■ **What is expected**: Every entry is to be set down a second time, precisely as written.

■ **Task material**:

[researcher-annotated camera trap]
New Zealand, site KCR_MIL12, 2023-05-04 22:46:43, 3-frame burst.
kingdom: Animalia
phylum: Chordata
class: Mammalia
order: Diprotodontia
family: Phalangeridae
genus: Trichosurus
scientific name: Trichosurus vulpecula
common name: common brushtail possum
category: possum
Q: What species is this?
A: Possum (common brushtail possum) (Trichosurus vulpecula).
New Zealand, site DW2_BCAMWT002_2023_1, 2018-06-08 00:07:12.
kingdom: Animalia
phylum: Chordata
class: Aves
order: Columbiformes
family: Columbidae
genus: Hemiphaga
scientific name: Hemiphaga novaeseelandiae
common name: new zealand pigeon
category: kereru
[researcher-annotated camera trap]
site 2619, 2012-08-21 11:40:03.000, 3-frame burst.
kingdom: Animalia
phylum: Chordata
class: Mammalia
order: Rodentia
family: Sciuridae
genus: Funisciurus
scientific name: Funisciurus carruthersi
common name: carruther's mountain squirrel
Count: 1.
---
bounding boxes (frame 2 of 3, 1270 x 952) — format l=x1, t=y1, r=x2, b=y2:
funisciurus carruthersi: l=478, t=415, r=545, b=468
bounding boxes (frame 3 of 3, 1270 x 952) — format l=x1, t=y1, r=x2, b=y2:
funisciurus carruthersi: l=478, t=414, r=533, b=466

■ **Solution to the problem**:
[researcher-annotated camera trap]
New Zealand, site KCR_MIL12, 2023-05-04 22:46:43, 3-frame burst.
kingdom: Animalia
phylum: Chordata
class: Mammalia
order: Diprotodontia
family: Phalangeridae
genus: Trichosurus
scientific name: Trichosurus vulpecula
common name: common brushtail possum
category: possum
Q: What species is this?
A: Possum (common brushtail possum) (Trichosurus vulpecula).
New Zealand, site DW2_BCAMWT002_2023_1, 2018-06-08 00:07:12.
kingdom: Animalia
phylum: Chordata
class: Aves
order: Columbiformes
family: Columbidae
genus: Hemiphaga
scientific name: Hemiphaga novaeseelandiae
common name: new zealand pigeon
category: kereru
[researcher-annotated camera trap]
site 2619, 2012-08-21 11:40:03.000, 3-frame burst.
kingdom: Animalia
phylum: Chordata
class: Mammalia
order: Rodentia
family: Sciuridae
genus: Funisciurus
scientific name: Funisciurus carruthersi
common name: carruther's mountain squirrel
Count: 1.
---
bounding boxes (frame 2 of 3, 1270 x 952) — format l=x1, t=y1, r=x2, b=y2:
funisciurus carruthersi: l=478, t=415, r=545, b=468
bounding boxes (frame 3 of 3, 1270 x 952) — format l=x1, t=y1, r=x2, b=y2:
funisciurus carruthersi: l=478, t=414, r=533, b=466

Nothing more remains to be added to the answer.